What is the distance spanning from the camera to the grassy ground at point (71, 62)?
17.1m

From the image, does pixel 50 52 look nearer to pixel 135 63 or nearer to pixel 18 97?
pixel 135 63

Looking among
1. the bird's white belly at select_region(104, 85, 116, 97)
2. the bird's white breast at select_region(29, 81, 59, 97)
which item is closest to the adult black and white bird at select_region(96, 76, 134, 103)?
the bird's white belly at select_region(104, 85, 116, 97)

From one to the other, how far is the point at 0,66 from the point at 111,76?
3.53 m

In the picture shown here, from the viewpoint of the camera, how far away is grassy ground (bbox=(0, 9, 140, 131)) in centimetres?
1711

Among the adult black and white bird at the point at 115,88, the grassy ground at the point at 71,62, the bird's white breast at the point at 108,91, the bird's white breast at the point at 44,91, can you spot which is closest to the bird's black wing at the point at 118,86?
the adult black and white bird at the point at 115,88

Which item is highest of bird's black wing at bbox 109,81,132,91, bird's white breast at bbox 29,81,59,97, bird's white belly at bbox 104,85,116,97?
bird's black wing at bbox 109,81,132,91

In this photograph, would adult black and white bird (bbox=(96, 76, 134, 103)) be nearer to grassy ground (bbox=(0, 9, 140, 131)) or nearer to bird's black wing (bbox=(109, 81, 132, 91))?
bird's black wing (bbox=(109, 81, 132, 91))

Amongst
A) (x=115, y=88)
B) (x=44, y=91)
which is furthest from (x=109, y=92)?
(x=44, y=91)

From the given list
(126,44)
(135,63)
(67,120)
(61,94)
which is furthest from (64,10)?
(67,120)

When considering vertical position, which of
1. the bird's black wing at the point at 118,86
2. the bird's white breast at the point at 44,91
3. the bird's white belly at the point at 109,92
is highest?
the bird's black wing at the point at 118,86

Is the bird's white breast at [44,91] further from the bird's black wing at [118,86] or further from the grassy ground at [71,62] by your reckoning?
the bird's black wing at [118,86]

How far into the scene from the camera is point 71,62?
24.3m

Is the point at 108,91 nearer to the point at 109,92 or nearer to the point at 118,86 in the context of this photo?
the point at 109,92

━━━━━━━━━━

__Task instructions__. Rewrite the whole listing above, replacing "grassy ground" with "green lawn" wherever it occurs and leaving everything else unchanged.

__Answer to this exercise__.
What is the distance spanning from the camera to the green lawn at point (71, 62)?
17.1m

From the image, does pixel 50 52 look nearer to pixel 135 63 or nearer to pixel 18 97?
pixel 135 63

Looking among
1. the bird's white belly at select_region(104, 85, 116, 97)
2. the bird's white breast at select_region(29, 81, 59, 97)
which item is closest to the adult black and white bird at select_region(96, 76, 134, 103)?
the bird's white belly at select_region(104, 85, 116, 97)

From one to the other, how far is the point at 0,66 from the point at 111,76?
3.53 m

In the picture shown here, from the viewpoint of the camera, how far away is green lawn (bbox=(0, 9, 140, 131)) in centimetres?
1711

Among the adult black and white bird at the point at 115,88, the green lawn at the point at 71,62, the bird's white breast at the point at 108,91, the bird's white breast at the point at 44,91, can you spot which is closest to the bird's black wing at the point at 118,86?
the adult black and white bird at the point at 115,88

Which item is highest of bird's black wing at bbox 109,81,132,91, bird's white breast at bbox 29,81,59,97, bird's white belly at bbox 104,85,116,97?
bird's black wing at bbox 109,81,132,91

In this photograph, would adult black and white bird (bbox=(96, 76, 134, 103)) be nearer to green lawn (bbox=(0, 9, 140, 131)) or nearer to bird's black wing (bbox=(109, 81, 132, 91))?
bird's black wing (bbox=(109, 81, 132, 91))

Amongst
A) (x=115, y=88)
B) (x=44, y=91)
which is furthest from (x=109, y=92)?
(x=44, y=91)

From the given list
(126,44)
(135,63)
(67,120)
(61,94)
which is furthest from (64,10)?
(67,120)

When considering vertical position, which of
1. the bird's black wing at the point at 118,86
2. the bird's white breast at the point at 44,91
3. the bird's white belly at the point at 109,92
is highest?
the bird's black wing at the point at 118,86

Is the bird's white breast at [44,91] further from the bird's black wing at [118,86] or further from the green lawn at [71,62] by your reckoning?
the bird's black wing at [118,86]

How far into the scene from the camera is point 71,62?
24.3m

Is the point at 108,91 nearer to the point at 109,92 or nearer to the point at 118,86 in the context of this photo?
the point at 109,92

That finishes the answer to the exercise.